## TASKS TO COMPLETE
A. From the passage on escapism during hard times, print the text between "That's something that" and "and showstopping numbers.", inclusive.
B. Condense the paragraph beginning "That's something that the musical films" in the passage on escapism during hard times, keeping its main facts.

**** PAGE EXTRACT

Many of us are scratching our heads, worried about the financial crisis, and not quite sure what it is we are exactly worried about. I think many Americans are trying to work, pay their bills, keep their own expenses down, as much as possible with gas and groceries in the Rockefeller range. I think most people are paying attention, not completely sure what's going on, sure we are never going to get the whole story, and at the same time, eager for some "downtime" to try and get our heads clear and our spirits up again. Any wonder why radio and film was so popular during the 30s and the WWII years of the 40s. Ever wonder why people in the midst of the depression want to see gangsters, or lavish musicals or screwball comedies? Why would someone not sure about their financial future want to watch a film that shows lots of glittering ladies dancing in tempo, with a backdrop of glamour, glitz and wealth? Escapism. Pure escapism.
That's something that the musical films of Busby Berkely offered- in spades. They may have been light on plot and structure- but that wasn't really the point. Almost an ancestor of the variety shows of the golden television era, the films offered a bedazzling spectacle of glitz and glamour and showstopping numbers.

********
**** ENTRIES SUPPLIED

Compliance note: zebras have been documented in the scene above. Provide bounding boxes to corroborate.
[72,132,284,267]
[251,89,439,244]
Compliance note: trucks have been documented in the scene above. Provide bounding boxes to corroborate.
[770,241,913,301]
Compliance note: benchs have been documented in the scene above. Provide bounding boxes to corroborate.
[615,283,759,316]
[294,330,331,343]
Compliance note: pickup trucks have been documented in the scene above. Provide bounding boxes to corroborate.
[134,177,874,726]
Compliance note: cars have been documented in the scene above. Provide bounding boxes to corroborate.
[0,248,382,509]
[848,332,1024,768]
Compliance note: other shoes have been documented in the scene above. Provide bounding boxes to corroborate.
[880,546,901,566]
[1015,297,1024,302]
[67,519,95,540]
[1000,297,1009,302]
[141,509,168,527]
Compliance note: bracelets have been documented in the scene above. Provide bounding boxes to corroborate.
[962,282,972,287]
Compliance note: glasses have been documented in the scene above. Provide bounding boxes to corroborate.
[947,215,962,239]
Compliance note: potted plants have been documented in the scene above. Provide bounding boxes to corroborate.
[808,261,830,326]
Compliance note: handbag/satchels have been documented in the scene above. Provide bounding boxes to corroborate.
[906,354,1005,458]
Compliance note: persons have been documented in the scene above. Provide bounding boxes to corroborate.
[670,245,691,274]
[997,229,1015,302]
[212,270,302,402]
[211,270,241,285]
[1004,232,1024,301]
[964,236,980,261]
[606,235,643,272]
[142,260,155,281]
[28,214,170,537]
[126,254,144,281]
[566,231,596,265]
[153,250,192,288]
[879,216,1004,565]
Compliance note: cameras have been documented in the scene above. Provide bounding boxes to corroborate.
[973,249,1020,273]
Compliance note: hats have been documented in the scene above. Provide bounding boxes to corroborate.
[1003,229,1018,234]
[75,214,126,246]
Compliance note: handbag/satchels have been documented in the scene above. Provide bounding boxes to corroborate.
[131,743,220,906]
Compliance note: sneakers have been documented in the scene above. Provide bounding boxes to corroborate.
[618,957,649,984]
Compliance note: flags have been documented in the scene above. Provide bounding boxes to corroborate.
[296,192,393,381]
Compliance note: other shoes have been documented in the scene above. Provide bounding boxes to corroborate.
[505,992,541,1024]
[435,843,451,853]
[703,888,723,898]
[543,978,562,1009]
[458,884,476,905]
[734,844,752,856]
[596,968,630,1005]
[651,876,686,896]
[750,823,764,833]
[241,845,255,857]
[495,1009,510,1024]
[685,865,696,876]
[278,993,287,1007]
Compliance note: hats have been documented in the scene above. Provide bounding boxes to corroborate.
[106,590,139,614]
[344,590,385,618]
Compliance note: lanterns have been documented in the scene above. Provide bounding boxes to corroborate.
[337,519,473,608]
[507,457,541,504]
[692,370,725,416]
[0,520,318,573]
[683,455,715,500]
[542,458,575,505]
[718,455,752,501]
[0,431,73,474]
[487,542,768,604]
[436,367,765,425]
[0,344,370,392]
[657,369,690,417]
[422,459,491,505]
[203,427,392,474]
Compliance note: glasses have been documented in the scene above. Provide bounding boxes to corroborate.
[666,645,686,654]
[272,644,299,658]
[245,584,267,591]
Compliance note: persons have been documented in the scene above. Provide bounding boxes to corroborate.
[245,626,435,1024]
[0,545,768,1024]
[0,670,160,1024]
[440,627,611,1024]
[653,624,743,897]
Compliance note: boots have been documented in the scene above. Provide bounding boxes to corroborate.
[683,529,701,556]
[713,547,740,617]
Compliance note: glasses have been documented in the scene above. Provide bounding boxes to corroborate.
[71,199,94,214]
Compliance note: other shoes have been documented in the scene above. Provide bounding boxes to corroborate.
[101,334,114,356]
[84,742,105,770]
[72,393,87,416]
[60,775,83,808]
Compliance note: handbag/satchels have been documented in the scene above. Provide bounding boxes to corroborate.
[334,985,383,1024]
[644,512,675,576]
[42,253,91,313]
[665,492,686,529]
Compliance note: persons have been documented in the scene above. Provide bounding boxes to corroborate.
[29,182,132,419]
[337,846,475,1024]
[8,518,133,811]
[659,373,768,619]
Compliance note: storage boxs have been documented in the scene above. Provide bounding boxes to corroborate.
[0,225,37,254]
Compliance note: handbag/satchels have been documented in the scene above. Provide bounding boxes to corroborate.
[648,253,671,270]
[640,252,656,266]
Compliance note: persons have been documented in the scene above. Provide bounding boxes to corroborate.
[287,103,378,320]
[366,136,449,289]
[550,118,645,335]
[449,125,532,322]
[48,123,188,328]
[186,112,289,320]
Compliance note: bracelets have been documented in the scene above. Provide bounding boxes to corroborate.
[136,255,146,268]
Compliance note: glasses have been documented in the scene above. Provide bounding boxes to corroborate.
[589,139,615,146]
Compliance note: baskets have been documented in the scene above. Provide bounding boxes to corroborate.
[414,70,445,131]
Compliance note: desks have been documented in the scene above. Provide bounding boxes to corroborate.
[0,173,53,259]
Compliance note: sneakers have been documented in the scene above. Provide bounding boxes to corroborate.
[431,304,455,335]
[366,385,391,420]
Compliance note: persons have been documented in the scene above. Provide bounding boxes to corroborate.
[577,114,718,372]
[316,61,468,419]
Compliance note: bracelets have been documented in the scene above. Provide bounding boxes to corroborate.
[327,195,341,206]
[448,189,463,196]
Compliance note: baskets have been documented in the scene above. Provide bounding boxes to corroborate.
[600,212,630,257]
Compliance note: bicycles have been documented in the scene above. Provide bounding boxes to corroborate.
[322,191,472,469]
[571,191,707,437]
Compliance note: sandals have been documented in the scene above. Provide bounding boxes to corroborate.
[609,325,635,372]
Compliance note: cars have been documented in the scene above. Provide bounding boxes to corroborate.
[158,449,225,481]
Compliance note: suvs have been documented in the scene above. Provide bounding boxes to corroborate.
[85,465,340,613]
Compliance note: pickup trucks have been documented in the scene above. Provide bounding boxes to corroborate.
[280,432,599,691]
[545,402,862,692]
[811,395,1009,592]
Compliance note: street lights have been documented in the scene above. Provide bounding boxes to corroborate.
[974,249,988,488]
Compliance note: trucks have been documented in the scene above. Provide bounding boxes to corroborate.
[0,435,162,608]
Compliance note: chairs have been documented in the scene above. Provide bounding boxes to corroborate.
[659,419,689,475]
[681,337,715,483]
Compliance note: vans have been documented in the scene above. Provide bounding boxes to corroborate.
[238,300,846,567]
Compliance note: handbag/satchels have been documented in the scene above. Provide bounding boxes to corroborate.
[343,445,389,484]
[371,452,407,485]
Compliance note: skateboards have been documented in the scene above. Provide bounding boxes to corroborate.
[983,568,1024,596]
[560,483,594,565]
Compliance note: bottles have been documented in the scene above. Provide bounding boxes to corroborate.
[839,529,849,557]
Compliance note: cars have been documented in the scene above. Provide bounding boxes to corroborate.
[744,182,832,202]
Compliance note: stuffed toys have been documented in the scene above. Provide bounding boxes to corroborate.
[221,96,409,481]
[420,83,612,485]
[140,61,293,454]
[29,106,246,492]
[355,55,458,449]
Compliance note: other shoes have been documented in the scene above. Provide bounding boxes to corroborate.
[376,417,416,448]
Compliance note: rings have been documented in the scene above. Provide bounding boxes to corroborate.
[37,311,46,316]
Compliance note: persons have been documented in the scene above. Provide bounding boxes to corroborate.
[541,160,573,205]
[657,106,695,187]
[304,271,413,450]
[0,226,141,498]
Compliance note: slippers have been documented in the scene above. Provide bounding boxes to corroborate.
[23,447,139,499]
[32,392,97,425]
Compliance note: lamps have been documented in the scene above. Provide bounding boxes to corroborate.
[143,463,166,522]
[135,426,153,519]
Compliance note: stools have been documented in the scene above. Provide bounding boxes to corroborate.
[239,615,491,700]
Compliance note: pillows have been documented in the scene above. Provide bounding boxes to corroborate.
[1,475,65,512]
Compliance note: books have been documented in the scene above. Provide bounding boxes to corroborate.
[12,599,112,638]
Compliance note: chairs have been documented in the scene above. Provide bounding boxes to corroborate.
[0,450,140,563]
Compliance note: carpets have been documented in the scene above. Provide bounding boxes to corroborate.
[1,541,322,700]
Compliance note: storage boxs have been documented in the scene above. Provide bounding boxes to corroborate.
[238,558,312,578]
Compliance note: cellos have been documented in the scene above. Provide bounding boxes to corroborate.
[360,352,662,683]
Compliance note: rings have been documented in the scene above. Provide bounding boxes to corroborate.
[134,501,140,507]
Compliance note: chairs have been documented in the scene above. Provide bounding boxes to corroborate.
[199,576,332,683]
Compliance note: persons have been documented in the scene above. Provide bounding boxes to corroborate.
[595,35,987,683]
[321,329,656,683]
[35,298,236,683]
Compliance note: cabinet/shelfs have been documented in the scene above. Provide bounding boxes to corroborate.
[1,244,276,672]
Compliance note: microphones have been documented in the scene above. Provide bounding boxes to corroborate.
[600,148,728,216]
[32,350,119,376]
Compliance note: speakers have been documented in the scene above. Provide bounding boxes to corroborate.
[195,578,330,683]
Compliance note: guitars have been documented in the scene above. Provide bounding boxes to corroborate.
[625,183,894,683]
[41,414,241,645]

********

## EXERCISE RESPONSES
A.
That's something that the musical films of Busby Berkely offered- in spades. They may have been light on plot and structure- but that wasn't really the point. Almost an ancestor of the variety shows of the golden television era, the films offered a bedazzling spectacle of glitz and glamour and showstopping numbers.

B. Busby Berkely's musical films offered plenty of escapism. Their plots and structure were thin, but that wasn't the point. Much like an early form of golden-era television variety shows, they delivered dazzling spectacle, glamour and showstopping numbers.